[REQUIRED WORK]
Extract all lines that hold "Tanzania" from the records below.

Stored items
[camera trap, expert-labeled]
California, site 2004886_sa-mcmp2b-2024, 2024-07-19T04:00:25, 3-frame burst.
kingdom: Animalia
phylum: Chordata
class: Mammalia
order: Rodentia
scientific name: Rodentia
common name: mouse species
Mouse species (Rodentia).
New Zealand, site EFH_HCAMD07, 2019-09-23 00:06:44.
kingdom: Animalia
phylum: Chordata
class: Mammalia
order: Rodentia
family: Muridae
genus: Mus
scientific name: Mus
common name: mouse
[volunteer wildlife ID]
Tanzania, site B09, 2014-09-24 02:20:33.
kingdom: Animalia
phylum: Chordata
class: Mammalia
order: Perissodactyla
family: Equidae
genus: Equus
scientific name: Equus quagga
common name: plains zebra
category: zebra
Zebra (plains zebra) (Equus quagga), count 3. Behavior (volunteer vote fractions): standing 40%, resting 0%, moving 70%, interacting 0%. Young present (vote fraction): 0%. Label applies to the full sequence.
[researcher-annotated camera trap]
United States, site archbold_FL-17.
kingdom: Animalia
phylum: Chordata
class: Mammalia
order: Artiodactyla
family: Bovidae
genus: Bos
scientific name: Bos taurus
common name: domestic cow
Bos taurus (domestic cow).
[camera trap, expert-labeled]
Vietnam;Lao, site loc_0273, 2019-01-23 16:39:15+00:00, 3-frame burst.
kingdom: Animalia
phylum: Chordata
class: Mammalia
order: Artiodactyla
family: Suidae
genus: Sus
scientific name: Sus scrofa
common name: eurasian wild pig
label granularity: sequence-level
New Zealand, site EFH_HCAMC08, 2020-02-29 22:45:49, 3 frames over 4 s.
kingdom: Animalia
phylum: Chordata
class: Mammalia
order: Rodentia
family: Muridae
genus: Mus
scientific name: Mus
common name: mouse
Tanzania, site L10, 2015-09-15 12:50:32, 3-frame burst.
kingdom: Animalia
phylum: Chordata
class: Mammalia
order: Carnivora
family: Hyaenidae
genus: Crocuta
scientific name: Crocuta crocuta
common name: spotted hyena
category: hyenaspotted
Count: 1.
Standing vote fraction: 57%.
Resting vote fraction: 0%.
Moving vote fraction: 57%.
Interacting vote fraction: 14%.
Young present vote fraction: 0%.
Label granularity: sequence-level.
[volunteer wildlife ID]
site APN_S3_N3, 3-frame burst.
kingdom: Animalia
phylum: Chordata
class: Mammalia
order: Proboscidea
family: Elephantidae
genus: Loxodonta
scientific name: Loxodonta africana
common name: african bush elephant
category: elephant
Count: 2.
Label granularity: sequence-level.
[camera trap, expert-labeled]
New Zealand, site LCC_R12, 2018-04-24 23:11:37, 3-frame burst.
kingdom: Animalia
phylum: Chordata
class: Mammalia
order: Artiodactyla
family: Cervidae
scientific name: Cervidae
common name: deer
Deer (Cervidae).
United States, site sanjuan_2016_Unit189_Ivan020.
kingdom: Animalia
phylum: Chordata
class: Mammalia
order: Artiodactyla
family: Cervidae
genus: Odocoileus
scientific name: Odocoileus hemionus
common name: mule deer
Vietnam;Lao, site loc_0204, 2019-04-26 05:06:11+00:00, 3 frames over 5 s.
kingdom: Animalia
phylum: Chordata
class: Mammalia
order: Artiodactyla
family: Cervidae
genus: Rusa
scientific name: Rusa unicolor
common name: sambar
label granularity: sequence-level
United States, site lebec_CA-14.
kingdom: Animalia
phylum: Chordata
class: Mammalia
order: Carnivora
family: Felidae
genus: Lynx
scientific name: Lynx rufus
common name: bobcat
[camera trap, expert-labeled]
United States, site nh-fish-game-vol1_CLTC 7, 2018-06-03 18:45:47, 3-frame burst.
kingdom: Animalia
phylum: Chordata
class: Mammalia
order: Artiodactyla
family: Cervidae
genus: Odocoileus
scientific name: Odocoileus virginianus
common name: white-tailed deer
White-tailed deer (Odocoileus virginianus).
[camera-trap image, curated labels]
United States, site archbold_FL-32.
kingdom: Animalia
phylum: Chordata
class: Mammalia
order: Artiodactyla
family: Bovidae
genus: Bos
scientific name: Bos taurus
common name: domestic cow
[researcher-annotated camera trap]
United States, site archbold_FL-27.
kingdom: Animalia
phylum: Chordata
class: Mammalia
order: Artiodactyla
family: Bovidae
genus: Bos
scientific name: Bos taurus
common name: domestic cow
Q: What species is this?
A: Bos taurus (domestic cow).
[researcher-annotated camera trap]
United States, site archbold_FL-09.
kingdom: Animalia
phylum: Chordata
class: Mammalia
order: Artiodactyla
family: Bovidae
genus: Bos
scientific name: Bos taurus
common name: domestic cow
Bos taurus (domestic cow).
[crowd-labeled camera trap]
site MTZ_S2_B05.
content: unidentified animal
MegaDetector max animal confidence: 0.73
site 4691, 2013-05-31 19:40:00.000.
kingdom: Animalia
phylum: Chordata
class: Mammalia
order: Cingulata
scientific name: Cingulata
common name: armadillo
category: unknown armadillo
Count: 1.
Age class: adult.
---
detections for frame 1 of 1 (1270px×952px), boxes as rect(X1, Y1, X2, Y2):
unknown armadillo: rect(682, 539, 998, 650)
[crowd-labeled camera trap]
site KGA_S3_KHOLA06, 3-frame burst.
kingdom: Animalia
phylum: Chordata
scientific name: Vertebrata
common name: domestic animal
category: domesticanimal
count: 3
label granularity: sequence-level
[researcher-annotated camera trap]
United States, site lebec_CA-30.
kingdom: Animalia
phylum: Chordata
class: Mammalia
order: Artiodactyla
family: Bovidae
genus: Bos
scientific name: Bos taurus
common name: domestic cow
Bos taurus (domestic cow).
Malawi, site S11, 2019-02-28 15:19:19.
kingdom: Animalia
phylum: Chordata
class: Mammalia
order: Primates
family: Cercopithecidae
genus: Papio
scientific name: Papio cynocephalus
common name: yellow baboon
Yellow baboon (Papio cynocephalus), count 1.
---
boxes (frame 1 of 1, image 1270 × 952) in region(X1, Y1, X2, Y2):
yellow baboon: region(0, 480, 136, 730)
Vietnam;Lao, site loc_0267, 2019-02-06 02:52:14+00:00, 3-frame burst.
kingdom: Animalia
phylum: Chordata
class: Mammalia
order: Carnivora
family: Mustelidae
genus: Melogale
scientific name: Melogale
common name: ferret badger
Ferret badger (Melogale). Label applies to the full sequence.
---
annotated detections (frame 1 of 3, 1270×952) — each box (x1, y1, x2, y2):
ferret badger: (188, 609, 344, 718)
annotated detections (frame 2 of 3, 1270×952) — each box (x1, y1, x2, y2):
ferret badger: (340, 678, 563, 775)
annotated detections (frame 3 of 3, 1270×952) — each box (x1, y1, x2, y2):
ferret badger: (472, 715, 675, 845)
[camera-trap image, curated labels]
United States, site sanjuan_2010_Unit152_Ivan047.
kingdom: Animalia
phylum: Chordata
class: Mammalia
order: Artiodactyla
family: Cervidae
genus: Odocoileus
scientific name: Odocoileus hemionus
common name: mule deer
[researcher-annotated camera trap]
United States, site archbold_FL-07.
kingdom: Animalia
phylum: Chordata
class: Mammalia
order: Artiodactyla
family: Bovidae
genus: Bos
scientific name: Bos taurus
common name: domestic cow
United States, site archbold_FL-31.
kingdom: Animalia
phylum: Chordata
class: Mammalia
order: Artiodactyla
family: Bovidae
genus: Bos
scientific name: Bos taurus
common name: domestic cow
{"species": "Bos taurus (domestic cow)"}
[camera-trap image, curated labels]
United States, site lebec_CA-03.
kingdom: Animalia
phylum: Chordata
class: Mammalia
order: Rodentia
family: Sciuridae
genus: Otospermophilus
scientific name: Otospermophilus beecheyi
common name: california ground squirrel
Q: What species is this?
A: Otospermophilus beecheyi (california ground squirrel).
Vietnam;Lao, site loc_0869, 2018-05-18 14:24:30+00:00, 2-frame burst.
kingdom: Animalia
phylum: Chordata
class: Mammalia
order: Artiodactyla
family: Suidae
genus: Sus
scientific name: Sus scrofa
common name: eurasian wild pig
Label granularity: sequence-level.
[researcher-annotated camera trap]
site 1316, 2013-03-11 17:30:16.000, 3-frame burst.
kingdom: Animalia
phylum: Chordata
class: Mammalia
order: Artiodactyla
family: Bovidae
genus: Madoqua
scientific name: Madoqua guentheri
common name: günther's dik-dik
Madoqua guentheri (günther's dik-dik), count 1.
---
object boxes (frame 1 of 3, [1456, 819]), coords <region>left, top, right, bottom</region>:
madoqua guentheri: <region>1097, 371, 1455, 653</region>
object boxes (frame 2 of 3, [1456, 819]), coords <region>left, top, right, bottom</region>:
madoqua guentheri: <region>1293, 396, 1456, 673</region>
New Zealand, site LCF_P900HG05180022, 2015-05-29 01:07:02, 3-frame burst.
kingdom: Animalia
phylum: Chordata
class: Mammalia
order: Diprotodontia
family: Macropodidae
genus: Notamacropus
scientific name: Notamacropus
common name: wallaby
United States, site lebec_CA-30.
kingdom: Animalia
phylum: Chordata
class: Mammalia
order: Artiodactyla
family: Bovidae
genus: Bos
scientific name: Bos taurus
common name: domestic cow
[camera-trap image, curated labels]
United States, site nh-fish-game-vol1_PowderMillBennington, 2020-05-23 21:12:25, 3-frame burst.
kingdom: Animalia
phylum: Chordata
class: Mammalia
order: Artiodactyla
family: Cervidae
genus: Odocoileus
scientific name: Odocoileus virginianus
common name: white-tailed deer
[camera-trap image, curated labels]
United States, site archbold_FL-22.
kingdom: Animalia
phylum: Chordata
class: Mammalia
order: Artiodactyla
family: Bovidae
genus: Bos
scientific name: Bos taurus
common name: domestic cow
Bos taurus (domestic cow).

[SOLUTION]
Tanzania, site B09, 2014-09-24 02:20:33.
Tanzania, site L10, 2015-09-15 12:50:32, 3-frame burst.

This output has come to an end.